Arcam AB, based in Mölndal, Sweden, invented the electron beam melting machine for metal-based additive manufacturing, and also produces advanced metal powders. Its customers are in the aerospace and healthcare industries. Arcam generated $68m in revenues in 2015 with approximately 285 employees.
SLM Solutions Group, based in Lübeck, Germany, produces laser machines for metal-based additive manufacturing with customers in the aerospace, energy, healthcare, and automotive industries. SLM generated $74m in revenues in 2015 with 260 employees.
The two companies will bolster GE’s existing material science and additive manufacturing capabilities. GE has invested approximately $1.5bn in manufacturing and additive technologies since 2010.
The additive effort will utilize GE’s global ecosystem, but be centred in Europe. GE will maintain the headquarters locations and key operating locations of Arcam and SLM, as well as retaining their management teams and employees. These locations will collaborate with the broader GE additive ecosystem including the manufacturing and materials research centre in Niskayuna, New York, and the additive design and production lab in Pittsburgh, Pennsylvania. They will also complement the technologies brought on by other key acquisitions such as Morris Technologies and Rapid Quality Manufacturing.
In July, GE Aviation introduced into airline service its first additive jet engine component – complex fuel nozzle interiors – with the Leap jet engine of CFM International, a 50/50 joint company of GE and Safran Aircraft Engines of France.

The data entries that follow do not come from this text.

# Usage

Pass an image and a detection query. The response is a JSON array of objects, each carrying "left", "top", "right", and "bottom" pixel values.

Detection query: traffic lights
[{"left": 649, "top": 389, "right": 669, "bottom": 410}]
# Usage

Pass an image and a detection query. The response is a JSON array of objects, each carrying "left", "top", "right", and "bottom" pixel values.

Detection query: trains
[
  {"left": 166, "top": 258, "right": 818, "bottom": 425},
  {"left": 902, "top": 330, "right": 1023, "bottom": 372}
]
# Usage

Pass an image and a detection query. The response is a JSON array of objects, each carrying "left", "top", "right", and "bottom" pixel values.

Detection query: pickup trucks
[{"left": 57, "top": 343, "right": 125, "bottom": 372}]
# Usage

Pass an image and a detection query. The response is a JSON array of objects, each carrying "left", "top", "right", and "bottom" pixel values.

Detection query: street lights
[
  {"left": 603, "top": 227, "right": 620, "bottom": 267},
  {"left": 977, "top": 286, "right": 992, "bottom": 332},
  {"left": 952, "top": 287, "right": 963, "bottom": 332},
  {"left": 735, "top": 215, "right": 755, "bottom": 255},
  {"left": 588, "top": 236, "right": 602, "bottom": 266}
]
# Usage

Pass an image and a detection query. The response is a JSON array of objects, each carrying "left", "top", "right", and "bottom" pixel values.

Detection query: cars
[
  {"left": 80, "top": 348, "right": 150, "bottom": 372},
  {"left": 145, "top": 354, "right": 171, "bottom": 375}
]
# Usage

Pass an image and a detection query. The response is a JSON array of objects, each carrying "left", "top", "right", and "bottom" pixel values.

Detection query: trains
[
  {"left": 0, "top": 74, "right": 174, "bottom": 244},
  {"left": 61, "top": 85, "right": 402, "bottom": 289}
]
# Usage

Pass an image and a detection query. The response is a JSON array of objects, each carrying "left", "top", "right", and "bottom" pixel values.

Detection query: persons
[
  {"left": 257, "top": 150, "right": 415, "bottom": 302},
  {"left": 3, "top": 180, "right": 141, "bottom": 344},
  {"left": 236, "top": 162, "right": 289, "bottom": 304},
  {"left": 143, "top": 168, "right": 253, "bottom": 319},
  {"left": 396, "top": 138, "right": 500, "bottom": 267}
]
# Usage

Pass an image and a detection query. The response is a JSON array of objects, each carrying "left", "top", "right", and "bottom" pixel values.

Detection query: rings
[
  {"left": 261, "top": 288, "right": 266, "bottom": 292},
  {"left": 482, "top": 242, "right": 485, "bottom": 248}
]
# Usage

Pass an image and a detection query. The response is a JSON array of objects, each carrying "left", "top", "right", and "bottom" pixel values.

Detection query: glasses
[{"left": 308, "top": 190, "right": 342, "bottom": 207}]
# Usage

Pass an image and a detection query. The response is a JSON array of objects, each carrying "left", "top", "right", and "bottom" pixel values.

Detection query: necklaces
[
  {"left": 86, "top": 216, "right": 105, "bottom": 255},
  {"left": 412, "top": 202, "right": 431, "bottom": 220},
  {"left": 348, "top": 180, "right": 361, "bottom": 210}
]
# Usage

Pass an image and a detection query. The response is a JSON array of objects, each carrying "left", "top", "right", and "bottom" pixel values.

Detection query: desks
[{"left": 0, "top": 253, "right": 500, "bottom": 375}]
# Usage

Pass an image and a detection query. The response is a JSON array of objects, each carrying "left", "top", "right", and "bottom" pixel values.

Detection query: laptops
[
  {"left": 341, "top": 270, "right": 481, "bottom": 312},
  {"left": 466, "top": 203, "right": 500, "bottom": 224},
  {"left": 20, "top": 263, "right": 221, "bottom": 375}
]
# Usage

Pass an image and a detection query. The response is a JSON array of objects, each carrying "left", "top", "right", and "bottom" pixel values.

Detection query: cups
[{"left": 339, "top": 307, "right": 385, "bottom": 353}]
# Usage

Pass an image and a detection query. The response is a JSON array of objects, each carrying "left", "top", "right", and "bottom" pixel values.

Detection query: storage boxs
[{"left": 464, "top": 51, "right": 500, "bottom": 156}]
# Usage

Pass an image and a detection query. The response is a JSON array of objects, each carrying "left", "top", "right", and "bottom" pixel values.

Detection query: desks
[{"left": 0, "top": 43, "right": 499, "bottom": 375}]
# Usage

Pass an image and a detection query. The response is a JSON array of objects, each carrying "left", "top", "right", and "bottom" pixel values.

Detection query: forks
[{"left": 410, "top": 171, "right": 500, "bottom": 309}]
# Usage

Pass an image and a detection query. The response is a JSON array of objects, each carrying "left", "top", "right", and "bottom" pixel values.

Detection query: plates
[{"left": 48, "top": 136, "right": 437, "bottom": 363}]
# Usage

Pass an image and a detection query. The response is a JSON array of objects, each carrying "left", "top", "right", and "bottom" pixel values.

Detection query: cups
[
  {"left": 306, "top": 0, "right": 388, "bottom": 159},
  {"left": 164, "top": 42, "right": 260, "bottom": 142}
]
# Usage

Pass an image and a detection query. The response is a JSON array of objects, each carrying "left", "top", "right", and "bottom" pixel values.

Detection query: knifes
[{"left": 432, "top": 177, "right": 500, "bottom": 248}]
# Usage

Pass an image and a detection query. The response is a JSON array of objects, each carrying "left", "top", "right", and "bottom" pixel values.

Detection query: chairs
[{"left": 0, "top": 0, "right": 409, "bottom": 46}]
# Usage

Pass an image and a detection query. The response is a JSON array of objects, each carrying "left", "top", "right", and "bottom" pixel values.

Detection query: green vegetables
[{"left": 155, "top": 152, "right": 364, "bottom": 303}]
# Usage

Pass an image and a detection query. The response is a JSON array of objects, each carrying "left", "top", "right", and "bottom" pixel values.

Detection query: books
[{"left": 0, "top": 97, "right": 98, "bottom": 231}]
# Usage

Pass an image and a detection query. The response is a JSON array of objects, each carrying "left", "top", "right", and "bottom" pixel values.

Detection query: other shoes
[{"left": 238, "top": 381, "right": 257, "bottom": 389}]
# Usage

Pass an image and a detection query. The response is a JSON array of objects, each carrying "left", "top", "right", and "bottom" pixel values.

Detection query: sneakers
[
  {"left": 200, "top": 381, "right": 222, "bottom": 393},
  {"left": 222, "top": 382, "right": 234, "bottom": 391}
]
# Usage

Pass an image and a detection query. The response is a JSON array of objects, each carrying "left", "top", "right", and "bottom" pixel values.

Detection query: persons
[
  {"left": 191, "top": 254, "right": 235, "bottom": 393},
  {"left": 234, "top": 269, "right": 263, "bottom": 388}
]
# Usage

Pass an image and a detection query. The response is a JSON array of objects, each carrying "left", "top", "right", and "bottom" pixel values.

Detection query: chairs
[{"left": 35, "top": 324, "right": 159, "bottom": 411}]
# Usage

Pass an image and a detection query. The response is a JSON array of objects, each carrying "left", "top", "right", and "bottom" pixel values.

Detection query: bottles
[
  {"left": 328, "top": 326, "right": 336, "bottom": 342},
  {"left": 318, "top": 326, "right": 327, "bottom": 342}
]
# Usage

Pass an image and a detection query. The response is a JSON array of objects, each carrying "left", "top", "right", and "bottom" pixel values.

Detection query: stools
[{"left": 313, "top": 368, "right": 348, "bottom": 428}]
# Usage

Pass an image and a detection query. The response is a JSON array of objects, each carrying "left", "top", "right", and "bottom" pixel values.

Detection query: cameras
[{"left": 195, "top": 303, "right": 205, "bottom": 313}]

More than 11,000 Leap engines are on order with up to 20 fuel nozzles in every engine, thus setting the stage for sustainably high and long-term additive production at GE Aviation’s Auburn, Alabama, manufacturing plant. Production will ramp up to more than 40,000 fuel nozzles using additive by 2020. GE Aviation is also using additive manufacturing to produce components in its most advanced military engines.
In the general aviation world, GE is developing the Advanced Turboprop Engine (ATP) for Cessna’s new Denali single-engine turboprop, with a significant portion of the entire engine produced using additive manufacturing.